REQUIRED TASK: Render the lines between the one holding "What sequence does" and the one holding "white frosting (rect(0, 0, 584, 458)) →", inclusive, as a JSON list of strings with one string per line and no blank lines.

SUPPLIED MATERIAL:
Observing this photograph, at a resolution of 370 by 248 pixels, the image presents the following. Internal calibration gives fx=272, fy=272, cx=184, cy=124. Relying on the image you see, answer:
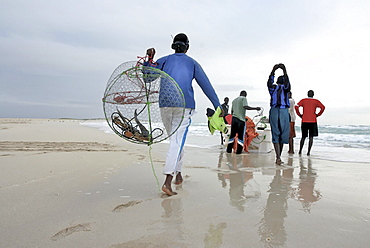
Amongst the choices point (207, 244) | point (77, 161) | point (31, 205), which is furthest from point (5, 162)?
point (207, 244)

...

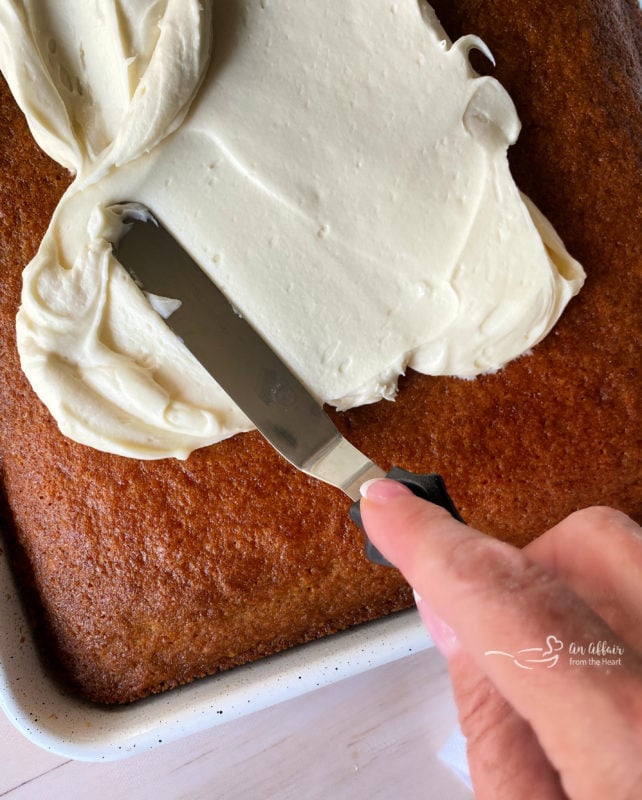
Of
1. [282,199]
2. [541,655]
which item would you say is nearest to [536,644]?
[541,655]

--

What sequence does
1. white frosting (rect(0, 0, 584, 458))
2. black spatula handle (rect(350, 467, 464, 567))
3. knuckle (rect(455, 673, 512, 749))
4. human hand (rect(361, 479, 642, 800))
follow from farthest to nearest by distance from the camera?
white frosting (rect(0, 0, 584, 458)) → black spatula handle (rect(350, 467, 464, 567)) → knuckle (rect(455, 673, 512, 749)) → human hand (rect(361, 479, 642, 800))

TASK SOLUTION:
[
  "What sequence does",
  "1. white frosting (rect(0, 0, 584, 458))",
  "2. black spatula handle (rect(350, 467, 464, 567))",
  "3. knuckle (rect(455, 673, 512, 749))",
  "4. human hand (rect(361, 479, 642, 800))",
  "follow from farthest to nearest by distance from the camera?",
  "white frosting (rect(0, 0, 584, 458)) → black spatula handle (rect(350, 467, 464, 567)) → knuckle (rect(455, 673, 512, 749)) → human hand (rect(361, 479, 642, 800))"
]